A Somali Wild Ass was born on a day as hot as it would have been in his homeland

A critically endangered baby of Somali Wild Ass was born in the safari park. It "chose" to be born on a day similarly hot to the one that normally prevails in the species' homeland - the arid deserts of Eritrea, Ethiopia and perhaps even Djibouti.
The newly born is male, his mother is Tifany born in Dvůr Králové, for whom this foal is the fourth offspring. The father is Norbert, for whom it is the second foal.

"Shortly after the birth, the whole herd made a huge fuss and cried long and loud. The cub was checked by the seahorses living in the same enclosure," described breeder Dominika Stempa, who watched the cub just a few minutes after birth. "It was already on its feet, as is typical for Somali Wild Ass, and followed the mother and the rest of the herd," added Dominika Stempa.

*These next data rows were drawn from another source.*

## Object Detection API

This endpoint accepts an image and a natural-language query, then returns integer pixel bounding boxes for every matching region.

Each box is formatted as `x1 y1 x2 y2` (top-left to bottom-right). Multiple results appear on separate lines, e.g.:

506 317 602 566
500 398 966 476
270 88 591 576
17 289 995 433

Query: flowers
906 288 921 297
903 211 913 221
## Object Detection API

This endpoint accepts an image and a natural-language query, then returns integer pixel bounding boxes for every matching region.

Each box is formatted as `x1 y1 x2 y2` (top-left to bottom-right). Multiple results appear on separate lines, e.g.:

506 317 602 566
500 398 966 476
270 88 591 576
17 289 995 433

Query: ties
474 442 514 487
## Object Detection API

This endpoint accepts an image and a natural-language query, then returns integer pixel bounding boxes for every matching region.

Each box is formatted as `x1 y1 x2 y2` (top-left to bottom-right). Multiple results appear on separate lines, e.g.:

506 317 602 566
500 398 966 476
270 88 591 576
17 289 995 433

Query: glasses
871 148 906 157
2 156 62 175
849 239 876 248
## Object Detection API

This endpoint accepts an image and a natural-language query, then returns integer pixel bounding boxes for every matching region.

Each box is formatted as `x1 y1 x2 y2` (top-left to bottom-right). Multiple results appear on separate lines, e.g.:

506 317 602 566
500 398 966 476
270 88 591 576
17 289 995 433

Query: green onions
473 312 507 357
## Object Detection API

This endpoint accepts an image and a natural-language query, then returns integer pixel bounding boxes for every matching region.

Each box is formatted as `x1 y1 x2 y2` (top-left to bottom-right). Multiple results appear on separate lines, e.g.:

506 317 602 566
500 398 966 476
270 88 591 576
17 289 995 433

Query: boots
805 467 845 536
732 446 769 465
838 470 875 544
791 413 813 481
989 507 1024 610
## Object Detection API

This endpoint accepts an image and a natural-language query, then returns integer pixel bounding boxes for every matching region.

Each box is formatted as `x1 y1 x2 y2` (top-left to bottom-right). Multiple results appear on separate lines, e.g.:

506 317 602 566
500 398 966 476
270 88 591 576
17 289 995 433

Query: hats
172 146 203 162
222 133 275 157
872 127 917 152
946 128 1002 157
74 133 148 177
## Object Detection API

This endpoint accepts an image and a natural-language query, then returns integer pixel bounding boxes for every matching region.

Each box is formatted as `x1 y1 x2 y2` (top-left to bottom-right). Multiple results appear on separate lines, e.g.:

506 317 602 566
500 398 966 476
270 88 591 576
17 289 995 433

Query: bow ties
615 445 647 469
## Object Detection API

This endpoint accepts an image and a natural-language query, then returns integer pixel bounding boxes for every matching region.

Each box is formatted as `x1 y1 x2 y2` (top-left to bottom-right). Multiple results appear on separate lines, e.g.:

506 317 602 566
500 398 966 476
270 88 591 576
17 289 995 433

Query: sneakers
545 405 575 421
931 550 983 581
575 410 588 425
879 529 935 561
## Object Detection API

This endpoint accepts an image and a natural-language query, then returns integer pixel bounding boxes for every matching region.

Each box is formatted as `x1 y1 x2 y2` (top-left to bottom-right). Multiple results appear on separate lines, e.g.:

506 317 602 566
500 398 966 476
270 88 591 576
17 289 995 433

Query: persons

Somali Wild Ass is a subspecies of the African Donkey. It is a species on the verge of extinction - scientists estimate that between 23 and 200 animals live in several isolated subpopulations in the politically unstable Horn of Africa. The largest is in Eritrea and Ethiopia and numbers 17 individuals. Moreover, numbers continue to decline virtually everywhere, and the governments of the countries where the Somali donkey is found have many serious problems to deal with given the complex situation in the region. Thus, conservation in the wild is not effective despite the efforts of international organisations dedicated to saving the species.

Breeding in zoos is therefore crucial for the survival of Somali donkeys and is becoming increasingly important. However, due to its space requirements and explosive temperament, it is not very popular among zoos, similar to other forms of wild donkeys. Worldwide, only 208 Somali donkeys live in zoos associated with the international ZIMS database, and 17 foals have been born in the last 12 months, eight of them in European zoos. There is a herd of six in Dvůr Králové. Placing the reared foals in new homes is difficult, but reproduction is absolutely essential for the sustainability of the entire population in human care. If it were to stop, the population would face extinction.

Donkey populations are further decimated by the loss of living space due to human pressure, but also by direct hunting for meat or for medicinal purposes: bone broths are traditionally used to treat tuberculosis, rheumatism, constipation or bone and back pain. The struggle for water and its scarcity is also increasingly critical.

The aforementioned saber-toothed seahorses also live in an exhibit called the Sahel, which can be admired by visitors to the walking section of the complex and Josef Wagner's African Safari. These have been completely eradicated by man in the wild and are gradually returning to the wild thanks to zoos in places where the security situation allows it. A pair of straight-horned hornbills also headed to the wild from Dvůr Králové. This year, the Dvorské Dvorák herd of white-horned seahorses has grown by two youngsters after a break of several years.